Former secretary of state and national security adviser Dr. Condoleeza Rice stopped at Mississippi College yesterday to visit with students and attend a fundraising dinner.
The nation’s chief diplomat under President George W. Bush talked about her early interest and work on Soviet-American relations and the complex relationship the U.S. maintained with Russia following the Cold War.
Rice compared and contrasted the leadership styles of both Presidents Bush saying that George H.W. was always full of humility and that his son had that Texas swagger that the country needed in a leader following 9/11.
Rice on education: “Whenever you think about a country and its power and how its going to exercise that power you begin with the domestic strengths. The latter half of the 20th century has all been about human potential, your capacity to get the best and smartest people and train them and give them opportunity.
“What we are going to end up with is people who not only can’t contribute creatively but they’re not going to have jobs- and they’re going to end up on the dole because they aren’t going to have anywhere else to go.”
Immigration: “I know that immigration is a touchy subject but I fear that we are undermining one of our great strengths as a country. The United States of America has attracted some of the smartest most ambitious people from all over the world for generations.
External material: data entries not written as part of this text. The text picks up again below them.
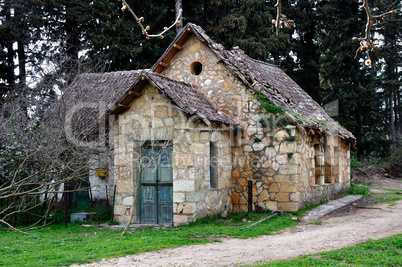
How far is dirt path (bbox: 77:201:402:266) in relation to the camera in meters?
7.31

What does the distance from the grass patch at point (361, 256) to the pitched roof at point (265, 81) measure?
5448mm

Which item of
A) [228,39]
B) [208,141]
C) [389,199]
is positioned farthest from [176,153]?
[228,39]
That’s why we have all of those hyphenated names… For generations people have come to be a part of that.
I understand the frustration that we haven’t gotten comprehensive immigration reform. I believe in defending our laws and defending our borders but we should never do it in a way that keeps the best and the brightest and the most ambitious people from coming here. It can be the guy who came here to make $5 not 50 cents or a person like Sergey Brin from Russia who founds Google. We better be careful that we don’t start turning immigrants into the enemy.”
Dr. Rice, who sits on the board of Mississippi’s newest biofuels industry KiOR, had plenty to say on manufacturing as well.
“Some countries, like the Chinese, have an industrial policy, and that is a challenge because the Chinese are even starting to favor national champions in ways that we would not have thought even a number of years ago,” she said.
Rice outlined three things that the U.S. could do to improve the manufacturing sector including having more business friendly tax and regulatory policies, better high skills jobs training and more competition among states.
“You don’t have a border on the United States for capital,” Rice said. “It can go other places.”